WARNING: Upgrading your system BIOS is an inherently risky process – with the primary risk being that if things go wrong you can brick your system. Things that can go wrong include flashing your system with a BIOS upgrade for a different system or the power getting interrupted while you are in the middle of a BIOS upgrade. In some cases, you may be able to reflash the BIOS using some emergency procedure but with most systems, you may be looking at a motherboard replacement. So proceed with caution and only upgrade your BIOS if you have a specific problem which the upgrade fixes.

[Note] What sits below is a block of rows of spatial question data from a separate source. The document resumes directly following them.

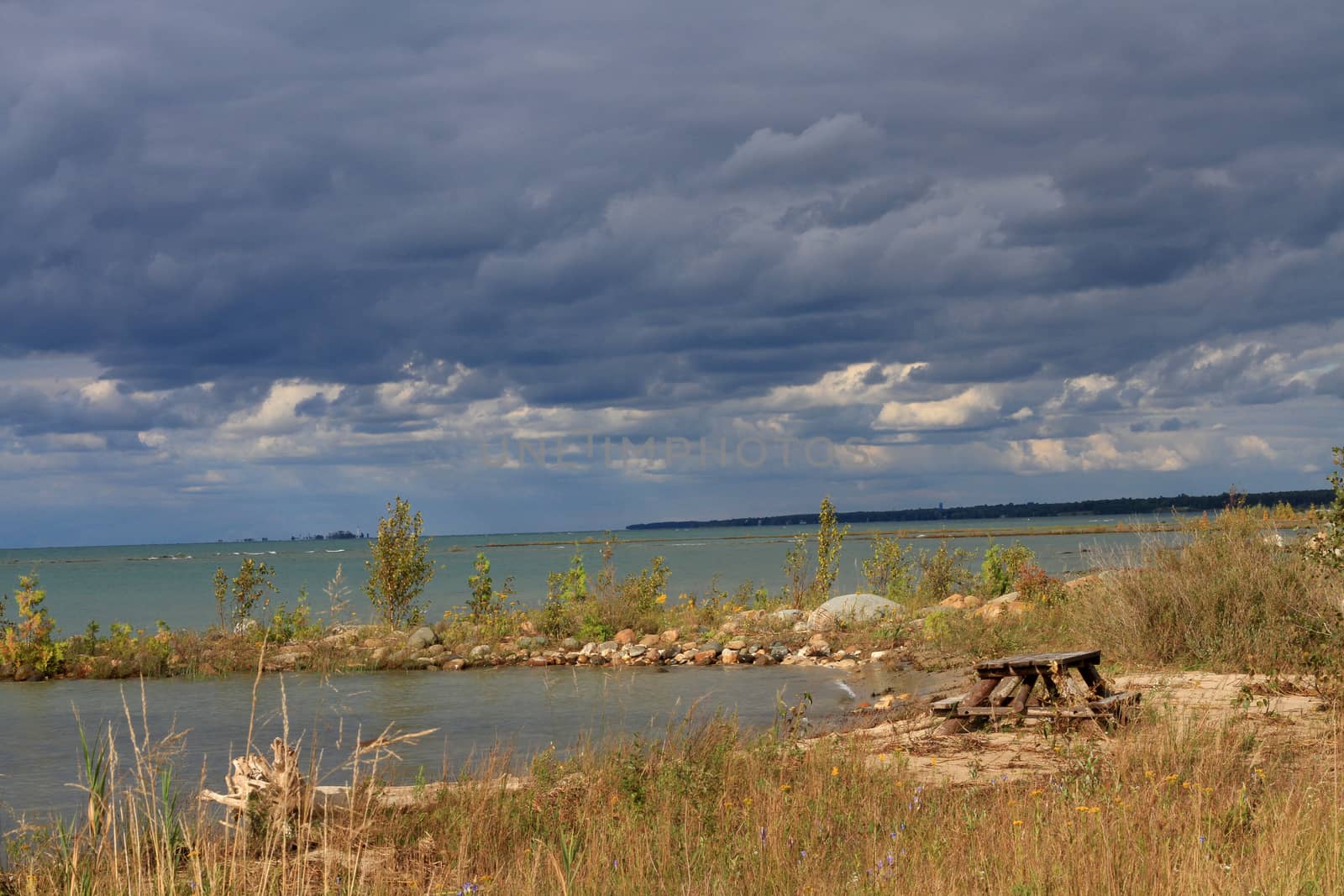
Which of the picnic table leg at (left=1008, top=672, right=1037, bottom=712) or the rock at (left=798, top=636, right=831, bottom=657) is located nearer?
the picnic table leg at (left=1008, top=672, right=1037, bottom=712)

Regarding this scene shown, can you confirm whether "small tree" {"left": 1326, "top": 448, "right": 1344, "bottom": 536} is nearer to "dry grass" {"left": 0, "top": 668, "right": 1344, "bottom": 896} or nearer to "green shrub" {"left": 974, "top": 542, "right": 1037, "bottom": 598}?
"dry grass" {"left": 0, "top": 668, "right": 1344, "bottom": 896}

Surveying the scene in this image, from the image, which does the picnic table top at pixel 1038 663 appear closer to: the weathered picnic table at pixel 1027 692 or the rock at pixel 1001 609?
the weathered picnic table at pixel 1027 692

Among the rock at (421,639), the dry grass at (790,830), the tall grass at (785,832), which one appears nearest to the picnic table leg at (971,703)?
the dry grass at (790,830)

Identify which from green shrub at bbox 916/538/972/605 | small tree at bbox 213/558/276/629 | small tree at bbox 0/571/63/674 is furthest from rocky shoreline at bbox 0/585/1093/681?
green shrub at bbox 916/538/972/605

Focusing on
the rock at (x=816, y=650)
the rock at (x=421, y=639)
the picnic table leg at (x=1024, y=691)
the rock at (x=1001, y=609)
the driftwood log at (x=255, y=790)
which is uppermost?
the driftwood log at (x=255, y=790)

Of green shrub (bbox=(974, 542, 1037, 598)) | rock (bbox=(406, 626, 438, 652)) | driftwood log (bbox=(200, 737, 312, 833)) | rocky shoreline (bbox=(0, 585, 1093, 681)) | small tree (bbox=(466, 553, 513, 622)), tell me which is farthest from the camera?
green shrub (bbox=(974, 542, 1037, 598))

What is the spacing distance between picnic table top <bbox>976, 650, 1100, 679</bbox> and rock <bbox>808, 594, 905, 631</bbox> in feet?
34.6

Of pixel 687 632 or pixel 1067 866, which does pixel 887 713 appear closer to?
pixel 1067 866

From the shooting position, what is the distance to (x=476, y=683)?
58.6 ft

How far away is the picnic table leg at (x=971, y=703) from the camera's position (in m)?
10.6

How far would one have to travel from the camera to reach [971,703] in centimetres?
1074

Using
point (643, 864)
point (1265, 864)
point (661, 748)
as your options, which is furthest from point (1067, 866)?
point (661, 748)

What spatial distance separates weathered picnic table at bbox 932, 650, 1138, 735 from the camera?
1016 centimetres

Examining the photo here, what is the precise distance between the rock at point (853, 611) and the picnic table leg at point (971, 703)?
10.4m
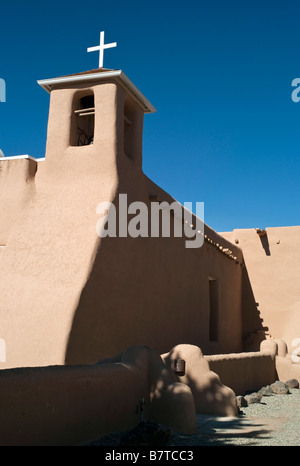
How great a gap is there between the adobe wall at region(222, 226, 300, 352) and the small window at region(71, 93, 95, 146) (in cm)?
855

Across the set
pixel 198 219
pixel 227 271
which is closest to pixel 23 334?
pixel 198 219

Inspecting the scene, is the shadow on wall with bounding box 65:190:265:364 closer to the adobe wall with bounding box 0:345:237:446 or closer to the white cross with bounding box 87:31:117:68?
the adobe wall with bounding box 0:345:237:446

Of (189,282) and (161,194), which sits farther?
(189,282)

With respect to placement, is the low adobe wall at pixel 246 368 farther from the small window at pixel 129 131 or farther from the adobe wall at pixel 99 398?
the small window at pixel 129 131

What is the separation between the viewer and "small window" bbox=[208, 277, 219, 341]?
13750 millimetres

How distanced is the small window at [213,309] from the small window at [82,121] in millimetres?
5568

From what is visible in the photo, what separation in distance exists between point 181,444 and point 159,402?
87 cm

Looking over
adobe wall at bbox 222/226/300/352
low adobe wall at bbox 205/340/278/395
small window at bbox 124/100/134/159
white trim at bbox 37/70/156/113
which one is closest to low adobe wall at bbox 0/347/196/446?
low adobe wall at bbox 205/340/278/395

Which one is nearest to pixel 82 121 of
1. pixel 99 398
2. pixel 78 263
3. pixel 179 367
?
pixel 78 263

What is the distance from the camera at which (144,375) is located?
20.6ft

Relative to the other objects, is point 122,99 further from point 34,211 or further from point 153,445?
point 153,445

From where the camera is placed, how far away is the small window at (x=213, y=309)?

  1. Download a bootable DOS disk image from the FreeDOS distribution site (FreeDOS is an excellent open source version of DOS. It is widely used by hobbyists and companies including Dell, HP and Seagate).
    wget http://www.fdos.org/bootdisks/autogen/FDOEM.144.gz
  2. Download your system manufacturers BIOS upgrade
    wget http://www.example.com/bios/version2.zip
  3. Place the downloaded BIOS upgrade program and files into the downloaded bootable DOS image.
    gunzip FDOEM.144.gz
    sudo mount -o loop FDOEM.144 /mnt
    sudo mkdir /mnt/bios
    cd /mnt/bios
    unzip <path to download BIOS upgrade file>/version2.zip
    umount /mnt
  4. Add the bootable DOS image (with the bios upgrade software) to your Linux bootloader (this requires a file from the syslinux package),
    sudo aptitude install syslinux
    sudo mkdir /boot/dos
    sudo cp /usr/lib/syslinux/memdisk /boot/dos
    sudo cp FDOEM.144 /boot/dos
    sudo vi /boot/grub/menu.lst

    and add the following section to the end of the file

    title DOS BIOS upgrade
    kernel /boot/dos/memdisk
    initrd /boot/dos/FDOEM.144
  5. Reboot your system and choose the DOS BIOS upgrade boot option. If the boot is successful you should shortly be presented with the A:\ DOS boot prompt. At this point you can run the BIOS upgrade software, for example,
    A:\CD BIOS
  6. Once the upgrade finishes, reboot and enjoy your upgraded system.